Mind Over Skepticism
Alvin Plantinga: the 20th century's greatest philosopher?
John G. Stackhouse | posted 6/11/2001 12:00AM

2 of 4

Why then does God put up with all the evil wrought by generations of human beings through the ages? God does so, Plantinga argues, because on the whole it is for the best—or, at least, for the better. God deems the cost of evil to be worth the benefit of loving and enjoying the love of these human beings. So, the Free Will Defense concludes, theists can simultaneously affirm that God is good, that God is all-powerful, and that evil yet exists.
It is important to remember that the original charge of inconsistency is an absolute one: there is no way for the theist consistently to hold belief in God's power, goodness, and the existence of evil. All Plantinga had to do in response was to show at least one way to hold all three together—regardless of whether each detail of the defense is true or even plausible. The consensus among philosophers of religion (and consensus doesn't emerge easily among this crowd) is that Plantinga has done this successfully.
Indeed, the argument for the last decade or so has shifted to so-called probabilistic arguments: that it is highly improbable that there is a God who is good and all-powerful, given the existence and extent of evil. Plantinga has joined in this discussion alongside many other doughty Christian thinkers. It remains to be underscored that this is where the battle is now joined, since Plantinga removed from the skeptic's arsenal the knockout punch of the sheerly logical objection.
Defending Christian Knowledge
During the last 20 years or so, Plantinga's main work has been directed to the problem of knowledge. In particular, he has worked on the question of whether Christian belief—that is, belief in what he calls "the great things of the gospel" and not just theism in general—can be taken seriously in our skeptical age. Is Christian belief warranted? In other words, is our faith intellectually respectable, or is it demonstrably irrational?
Put a little more technically, there are two questions we could ask about Christian belief. There is first the de facto question: Is it true? But the much more common skeptical question among intellectuals in our day is the de jure question: Whether or not it happens (by some amazingly improbable coincidence) to be true, does Christian belief merit our assent? This is the question Plantinga tackles.
He answers first the form of the question put by Immanuel Kant and by his latter-day followers such as John Hick and Gordon Kaufman: Can anyone properly say anything with confidence about God, the Great Unknown? The expected answer is no.
But Plantinga shows that this position is self-refuting (if you say, "No one can say anything confidently about God," you are confidently saying something about God) and is not particularly persuasive on any other ground.

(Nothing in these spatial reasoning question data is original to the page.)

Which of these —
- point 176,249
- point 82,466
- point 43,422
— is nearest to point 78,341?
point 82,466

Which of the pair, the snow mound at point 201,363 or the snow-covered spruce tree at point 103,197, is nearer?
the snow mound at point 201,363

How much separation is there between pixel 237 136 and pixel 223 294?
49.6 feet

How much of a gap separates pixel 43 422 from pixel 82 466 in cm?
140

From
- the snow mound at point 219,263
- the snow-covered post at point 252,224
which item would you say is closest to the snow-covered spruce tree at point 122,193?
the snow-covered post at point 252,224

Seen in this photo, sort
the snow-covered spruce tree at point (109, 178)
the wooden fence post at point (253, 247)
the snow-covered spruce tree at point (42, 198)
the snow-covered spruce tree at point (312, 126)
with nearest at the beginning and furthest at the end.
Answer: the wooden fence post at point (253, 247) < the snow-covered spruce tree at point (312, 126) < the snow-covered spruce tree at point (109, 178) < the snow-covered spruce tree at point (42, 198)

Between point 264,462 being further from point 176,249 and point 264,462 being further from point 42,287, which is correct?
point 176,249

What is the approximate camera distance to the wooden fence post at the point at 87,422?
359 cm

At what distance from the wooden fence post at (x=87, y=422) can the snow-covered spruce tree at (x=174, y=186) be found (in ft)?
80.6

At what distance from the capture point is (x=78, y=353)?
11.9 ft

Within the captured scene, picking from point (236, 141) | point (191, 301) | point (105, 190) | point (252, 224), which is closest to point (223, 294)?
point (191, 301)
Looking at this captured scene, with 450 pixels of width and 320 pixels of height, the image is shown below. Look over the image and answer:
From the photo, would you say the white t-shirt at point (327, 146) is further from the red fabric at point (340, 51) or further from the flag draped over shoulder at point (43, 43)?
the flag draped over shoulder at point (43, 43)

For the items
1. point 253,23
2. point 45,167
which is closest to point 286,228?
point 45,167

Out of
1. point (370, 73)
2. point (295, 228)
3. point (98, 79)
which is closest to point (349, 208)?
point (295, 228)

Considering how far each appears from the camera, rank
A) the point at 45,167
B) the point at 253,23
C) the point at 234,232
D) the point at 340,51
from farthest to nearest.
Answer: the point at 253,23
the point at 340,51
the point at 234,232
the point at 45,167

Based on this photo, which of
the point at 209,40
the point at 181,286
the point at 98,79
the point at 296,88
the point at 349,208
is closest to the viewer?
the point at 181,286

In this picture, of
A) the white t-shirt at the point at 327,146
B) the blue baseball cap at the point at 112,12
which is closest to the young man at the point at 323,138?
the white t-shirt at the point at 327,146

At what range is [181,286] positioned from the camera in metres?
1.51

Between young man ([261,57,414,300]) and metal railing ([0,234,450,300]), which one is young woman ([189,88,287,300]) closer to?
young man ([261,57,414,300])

Then Plantinga shifts to the form of the question put by most modern critics: Can Christian belief be proven on the basis of what reason and experience tell us is true? Plantinga and colleagues such as William Alston and Nicholas Wolterstorff have been attacking the hubris of such a demand for more than two decades, showing that very little of what we take for granted (for example, memory beliefs, sense perceptions, and the belief that there are other minds in the universe, not just my own) can meet this stringent test. Indeed, the demand that beliefs must be shown to follow deductively from indubitable ideas is itself not capable of proof on this basis—and is thus self-refuting.